> [Instruction]:
Can you render the lines as a numbered list, from the line with "Within the image" through the last line of the records, leaving out blank lines?
◇ ◇ ◇ ◇ ◇
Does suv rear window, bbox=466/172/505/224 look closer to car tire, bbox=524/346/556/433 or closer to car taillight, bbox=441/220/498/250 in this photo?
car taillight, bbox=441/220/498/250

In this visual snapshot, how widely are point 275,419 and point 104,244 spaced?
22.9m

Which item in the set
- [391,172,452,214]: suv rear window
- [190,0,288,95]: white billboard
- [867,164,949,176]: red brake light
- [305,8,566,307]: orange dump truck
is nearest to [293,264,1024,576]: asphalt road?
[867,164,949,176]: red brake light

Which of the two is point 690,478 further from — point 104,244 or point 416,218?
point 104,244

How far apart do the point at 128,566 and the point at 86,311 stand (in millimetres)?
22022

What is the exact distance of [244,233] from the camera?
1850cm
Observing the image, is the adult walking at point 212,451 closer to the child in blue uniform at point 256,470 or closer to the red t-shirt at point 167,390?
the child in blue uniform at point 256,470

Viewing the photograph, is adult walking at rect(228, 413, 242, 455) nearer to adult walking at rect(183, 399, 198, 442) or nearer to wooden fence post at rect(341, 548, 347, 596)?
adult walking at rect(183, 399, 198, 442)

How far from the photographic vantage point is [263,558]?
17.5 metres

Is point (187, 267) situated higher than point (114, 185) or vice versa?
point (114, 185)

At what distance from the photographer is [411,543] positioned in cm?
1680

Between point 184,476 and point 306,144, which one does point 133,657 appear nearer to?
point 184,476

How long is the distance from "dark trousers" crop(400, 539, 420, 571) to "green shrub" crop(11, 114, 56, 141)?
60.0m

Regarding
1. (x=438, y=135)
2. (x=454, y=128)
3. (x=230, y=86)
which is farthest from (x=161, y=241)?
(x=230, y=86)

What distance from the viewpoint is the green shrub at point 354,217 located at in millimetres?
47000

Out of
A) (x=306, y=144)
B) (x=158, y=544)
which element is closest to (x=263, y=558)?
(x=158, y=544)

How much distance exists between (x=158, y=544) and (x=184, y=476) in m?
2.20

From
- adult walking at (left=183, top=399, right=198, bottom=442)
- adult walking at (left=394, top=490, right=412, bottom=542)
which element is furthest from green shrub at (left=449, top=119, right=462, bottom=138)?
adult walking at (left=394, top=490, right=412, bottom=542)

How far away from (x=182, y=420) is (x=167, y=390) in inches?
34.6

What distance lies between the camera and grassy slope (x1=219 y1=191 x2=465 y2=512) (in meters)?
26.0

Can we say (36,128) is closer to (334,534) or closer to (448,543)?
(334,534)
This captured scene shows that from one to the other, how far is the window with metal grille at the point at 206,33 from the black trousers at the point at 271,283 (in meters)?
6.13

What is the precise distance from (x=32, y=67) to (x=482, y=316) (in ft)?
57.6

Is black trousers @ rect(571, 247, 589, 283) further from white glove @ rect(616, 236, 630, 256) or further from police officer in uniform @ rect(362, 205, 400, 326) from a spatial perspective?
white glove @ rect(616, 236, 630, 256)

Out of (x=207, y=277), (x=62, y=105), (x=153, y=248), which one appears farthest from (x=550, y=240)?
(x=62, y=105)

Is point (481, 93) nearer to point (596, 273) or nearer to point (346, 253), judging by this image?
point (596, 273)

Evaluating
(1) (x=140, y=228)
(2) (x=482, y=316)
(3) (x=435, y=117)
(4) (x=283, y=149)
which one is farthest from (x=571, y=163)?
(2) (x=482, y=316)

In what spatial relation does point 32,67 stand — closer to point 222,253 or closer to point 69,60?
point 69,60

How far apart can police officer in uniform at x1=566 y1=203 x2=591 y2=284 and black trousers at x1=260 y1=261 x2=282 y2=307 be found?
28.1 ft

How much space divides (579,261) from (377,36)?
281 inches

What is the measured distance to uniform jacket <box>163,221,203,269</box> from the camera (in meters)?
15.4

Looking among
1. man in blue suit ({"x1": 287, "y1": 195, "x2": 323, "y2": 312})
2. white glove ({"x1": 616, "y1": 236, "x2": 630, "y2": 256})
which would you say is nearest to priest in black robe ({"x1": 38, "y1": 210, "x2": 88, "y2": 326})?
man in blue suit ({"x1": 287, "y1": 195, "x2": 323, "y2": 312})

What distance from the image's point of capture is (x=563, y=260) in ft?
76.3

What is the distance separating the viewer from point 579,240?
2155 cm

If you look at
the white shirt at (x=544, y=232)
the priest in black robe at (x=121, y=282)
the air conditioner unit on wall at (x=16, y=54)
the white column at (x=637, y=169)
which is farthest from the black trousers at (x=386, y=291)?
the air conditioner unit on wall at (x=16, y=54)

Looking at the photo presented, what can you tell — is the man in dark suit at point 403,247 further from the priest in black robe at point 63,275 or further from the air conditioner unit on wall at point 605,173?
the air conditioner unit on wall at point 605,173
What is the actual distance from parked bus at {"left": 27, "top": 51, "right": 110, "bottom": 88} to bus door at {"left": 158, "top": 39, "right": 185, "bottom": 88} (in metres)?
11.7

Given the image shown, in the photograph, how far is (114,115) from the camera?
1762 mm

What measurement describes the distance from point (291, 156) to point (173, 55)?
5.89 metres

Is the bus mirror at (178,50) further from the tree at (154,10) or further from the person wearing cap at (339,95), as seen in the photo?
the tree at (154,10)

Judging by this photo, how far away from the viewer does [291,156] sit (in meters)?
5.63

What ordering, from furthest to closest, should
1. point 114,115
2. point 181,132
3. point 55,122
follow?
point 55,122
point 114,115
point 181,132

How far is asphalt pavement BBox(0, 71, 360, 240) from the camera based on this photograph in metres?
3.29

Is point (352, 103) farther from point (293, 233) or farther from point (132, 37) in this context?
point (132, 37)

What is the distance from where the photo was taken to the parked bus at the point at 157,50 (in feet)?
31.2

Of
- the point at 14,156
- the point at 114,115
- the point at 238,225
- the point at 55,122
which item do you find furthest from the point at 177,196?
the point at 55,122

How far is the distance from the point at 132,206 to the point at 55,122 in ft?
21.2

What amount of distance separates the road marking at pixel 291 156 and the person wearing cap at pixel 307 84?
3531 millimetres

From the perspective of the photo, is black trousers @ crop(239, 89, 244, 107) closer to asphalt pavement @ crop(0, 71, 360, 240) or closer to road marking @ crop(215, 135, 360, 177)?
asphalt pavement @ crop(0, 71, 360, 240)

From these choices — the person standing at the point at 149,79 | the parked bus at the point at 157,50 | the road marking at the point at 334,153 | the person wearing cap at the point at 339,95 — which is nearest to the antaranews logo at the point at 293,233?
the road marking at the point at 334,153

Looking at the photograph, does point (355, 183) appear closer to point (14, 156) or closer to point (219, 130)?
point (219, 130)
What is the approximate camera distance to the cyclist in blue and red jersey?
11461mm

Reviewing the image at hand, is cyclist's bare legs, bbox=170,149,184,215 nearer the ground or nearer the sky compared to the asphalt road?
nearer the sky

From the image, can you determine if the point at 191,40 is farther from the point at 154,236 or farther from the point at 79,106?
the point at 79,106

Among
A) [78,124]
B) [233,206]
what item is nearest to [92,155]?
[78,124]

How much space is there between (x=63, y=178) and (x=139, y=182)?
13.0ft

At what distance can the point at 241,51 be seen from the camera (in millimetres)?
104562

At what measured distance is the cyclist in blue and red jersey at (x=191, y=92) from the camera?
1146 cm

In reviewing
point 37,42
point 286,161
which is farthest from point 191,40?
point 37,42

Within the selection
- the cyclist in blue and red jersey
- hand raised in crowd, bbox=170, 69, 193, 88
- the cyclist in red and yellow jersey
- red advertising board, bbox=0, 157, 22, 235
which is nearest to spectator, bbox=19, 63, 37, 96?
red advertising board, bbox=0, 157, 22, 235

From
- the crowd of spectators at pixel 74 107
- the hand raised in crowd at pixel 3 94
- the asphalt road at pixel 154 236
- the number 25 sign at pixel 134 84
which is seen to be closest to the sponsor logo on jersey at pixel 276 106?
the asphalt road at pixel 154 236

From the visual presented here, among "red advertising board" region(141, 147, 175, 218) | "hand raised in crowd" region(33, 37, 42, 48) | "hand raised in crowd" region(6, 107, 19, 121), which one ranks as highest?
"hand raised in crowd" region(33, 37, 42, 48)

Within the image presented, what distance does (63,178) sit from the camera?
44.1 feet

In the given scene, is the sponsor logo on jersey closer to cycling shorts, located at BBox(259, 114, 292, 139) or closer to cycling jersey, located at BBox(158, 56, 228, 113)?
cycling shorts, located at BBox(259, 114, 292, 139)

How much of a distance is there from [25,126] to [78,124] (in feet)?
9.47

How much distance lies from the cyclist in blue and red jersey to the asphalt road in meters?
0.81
◇ ◇ ◇ ◇ ◇
> [Correct result]:
1. Within the image presented, what distance does (63,178) sit from the camera?
2. 44.1 feet
3. In the given scene, is the sponsor logo on jersey closer to cycling shorts, located at BBox(259, 114, 292, 139) or closer to cycling jersey, located at BBox(158, 56, 228, 113)?
4. cycling shorts, located at BBox(259, 114, 292, 139)
5. How much of a distance is there from [25,126] to [78,124] (in feet)?
6. 9.47
7. How much distance lies from the cyclist in blue and red jersey to the asphalt road in meters?
8. 0.81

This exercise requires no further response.